For a time, at least, the unmentionables had full stomachs (those that still had them), and the assaults on the house tapered off while they enjoyed their picnic on the lawn. When the attacks began again, they were sporadic and easily beaten back. At first.

By nightfall, however, the onslaught was once again relentless, and hardly five minutes went by without a board somewhere giving way. It took Elizabeth nearly half an hour just to walk down a hallway with a bust of the Prince Regent—which she intended to drop onto the zombies from a second-story window—for every few steps she had to set down the prince and pull out her sword and add to the collection of freshly severed limbs lined up along the wainscoting. One would-be intruder was particularly persistent, managing to squirm its way inside even after all but its head and chest and left arm had been sliced away. A woman in a tattered yellow ball gown smashed a chamber pot into its face as it slithered after Elizabeth, slowing it for a moment. When it whirled on the lady, hissing, Elizabeth was finally able to slice through the top of its skull, and its brain-filled crown fell forward onto the floor looking like a hairy bowl of porridge.

BY NIGHTFALL, HOWEVER, THE ONSLAUGHT WAS ONCE AGAIN RELENTLESS.

Elizabeth sheathed her katana and looked up at the woman who'd helped her—and was shocked to find that it was Mrs. Goswick.

"Thank you," Elizabeth said.

Mrs. Goswick shook her head. "No. Thank you, Miss Bennet."

When Elizabeth finally got the Prince Regent upstairs and out a window, she was only mildly disappointed that it was too dark to see the damage he did down below. It was a cloudy, moonless night, sparing her the sight of the zombie host ringing them in. At last count, it had been nearly a thousand strong.

"Do you think he made it?" Mary asked, stepping up to the window with a large, lumpy satchel. She reached in, pulled out a blue croquet ball, and hurled it down into the darkness. "The Master, I mean?"
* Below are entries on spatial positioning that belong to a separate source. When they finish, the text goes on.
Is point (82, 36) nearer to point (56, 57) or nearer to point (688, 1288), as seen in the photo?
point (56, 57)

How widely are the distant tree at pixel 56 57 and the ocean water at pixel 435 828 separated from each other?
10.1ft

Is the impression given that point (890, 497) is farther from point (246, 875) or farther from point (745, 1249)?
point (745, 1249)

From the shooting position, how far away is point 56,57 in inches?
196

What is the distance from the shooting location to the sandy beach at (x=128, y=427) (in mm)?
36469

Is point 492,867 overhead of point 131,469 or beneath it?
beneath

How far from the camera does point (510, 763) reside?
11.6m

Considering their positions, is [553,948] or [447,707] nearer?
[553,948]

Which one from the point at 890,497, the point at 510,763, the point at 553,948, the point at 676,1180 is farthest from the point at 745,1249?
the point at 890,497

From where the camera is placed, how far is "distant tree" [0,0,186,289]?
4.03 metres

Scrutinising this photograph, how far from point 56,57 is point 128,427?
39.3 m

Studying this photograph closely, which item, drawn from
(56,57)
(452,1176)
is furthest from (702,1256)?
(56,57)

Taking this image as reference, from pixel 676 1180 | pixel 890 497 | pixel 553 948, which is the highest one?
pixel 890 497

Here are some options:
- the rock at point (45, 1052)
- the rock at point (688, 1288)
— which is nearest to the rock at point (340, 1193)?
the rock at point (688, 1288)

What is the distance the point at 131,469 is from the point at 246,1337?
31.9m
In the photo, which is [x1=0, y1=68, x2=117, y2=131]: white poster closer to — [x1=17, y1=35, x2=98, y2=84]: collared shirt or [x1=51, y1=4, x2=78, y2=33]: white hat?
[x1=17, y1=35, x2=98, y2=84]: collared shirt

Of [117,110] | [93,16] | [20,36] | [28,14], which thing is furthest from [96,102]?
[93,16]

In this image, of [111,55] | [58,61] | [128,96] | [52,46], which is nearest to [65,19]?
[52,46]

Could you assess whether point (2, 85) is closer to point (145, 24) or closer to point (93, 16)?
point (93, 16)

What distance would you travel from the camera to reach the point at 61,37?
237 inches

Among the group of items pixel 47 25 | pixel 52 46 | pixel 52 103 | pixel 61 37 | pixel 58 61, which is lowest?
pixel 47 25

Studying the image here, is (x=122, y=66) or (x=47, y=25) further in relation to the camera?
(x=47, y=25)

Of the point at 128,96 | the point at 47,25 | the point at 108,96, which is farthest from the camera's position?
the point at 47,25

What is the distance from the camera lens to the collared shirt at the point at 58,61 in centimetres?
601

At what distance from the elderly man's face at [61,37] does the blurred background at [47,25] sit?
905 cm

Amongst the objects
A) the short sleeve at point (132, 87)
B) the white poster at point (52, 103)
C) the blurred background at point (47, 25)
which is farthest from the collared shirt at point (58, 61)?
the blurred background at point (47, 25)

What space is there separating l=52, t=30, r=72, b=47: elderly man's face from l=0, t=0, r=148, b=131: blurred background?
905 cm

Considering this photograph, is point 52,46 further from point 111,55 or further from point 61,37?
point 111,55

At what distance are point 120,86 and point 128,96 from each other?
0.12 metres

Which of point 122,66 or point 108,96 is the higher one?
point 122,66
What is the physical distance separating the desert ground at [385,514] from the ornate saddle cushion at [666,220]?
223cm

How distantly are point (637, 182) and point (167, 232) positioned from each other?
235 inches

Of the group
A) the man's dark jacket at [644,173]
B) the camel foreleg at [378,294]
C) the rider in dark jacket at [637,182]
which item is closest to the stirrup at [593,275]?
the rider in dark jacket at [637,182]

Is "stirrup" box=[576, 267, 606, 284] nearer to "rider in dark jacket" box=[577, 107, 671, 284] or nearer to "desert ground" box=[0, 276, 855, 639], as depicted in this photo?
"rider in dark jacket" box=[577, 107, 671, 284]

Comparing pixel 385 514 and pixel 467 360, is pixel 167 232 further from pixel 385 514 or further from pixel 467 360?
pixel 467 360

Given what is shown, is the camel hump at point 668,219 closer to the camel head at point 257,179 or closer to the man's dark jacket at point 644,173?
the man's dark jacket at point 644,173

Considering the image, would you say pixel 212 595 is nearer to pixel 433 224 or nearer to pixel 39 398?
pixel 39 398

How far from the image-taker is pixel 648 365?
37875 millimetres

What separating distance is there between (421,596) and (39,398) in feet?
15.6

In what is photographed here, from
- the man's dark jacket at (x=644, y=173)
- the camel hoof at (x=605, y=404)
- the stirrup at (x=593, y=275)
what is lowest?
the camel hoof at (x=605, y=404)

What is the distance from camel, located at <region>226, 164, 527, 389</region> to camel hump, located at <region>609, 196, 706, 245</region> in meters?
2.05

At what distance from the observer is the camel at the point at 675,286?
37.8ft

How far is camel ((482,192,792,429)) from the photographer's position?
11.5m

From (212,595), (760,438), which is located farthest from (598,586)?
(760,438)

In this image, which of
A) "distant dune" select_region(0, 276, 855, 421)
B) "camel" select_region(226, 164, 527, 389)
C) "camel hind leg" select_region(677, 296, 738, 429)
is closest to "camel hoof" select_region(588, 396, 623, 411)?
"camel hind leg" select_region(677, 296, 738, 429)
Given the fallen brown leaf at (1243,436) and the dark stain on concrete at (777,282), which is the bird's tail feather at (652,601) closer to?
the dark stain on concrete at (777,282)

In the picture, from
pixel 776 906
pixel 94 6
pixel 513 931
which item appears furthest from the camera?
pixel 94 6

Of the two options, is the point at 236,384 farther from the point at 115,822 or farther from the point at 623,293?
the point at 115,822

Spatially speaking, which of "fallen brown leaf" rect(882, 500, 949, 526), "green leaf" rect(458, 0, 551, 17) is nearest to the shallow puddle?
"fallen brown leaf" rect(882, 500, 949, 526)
Elizabeth helped herself to one of the balls and threw it out the window with all her strength. A second later, there was a sharp clunk followed by the sound of something heavy falling to the ground.

"Does it really matter?" Elizabeth said.

Mary started to toss out a mallet but seemed to change her mind when she found its heft to her liking. She leaned it against the wall, then pulled out a ball and whipped it into the night.

There was another clunk, and a zombie wailed.

"I suppose not," Mary said.

She and Elizabeth kept throwing croquet balls until they were all gone, at which time Mary announced that she was off to look for loose bricks. She took the mallets with her to hand out downstairs.

Elizabeth lingered a moment at the window, wondering if she might take advantage of a quiet moment to slip up to the attic and, if not apologize to Dr. Keckilpenny, at least assure herself of his well-being. She still felt a fondness for the man, despite the things she'd said the last time she'd seen him, and a part of her longed to put any awkwardness between them to rest.

But then someone screamed "They're coming through the wall!" and she was running for the stairs with her sword in her hand.

It turned out to be a small hole—little more than a crack in the plaster just big enough for four broken, bloody fingers to wriggle into the drawing room. But it was going to get bigger.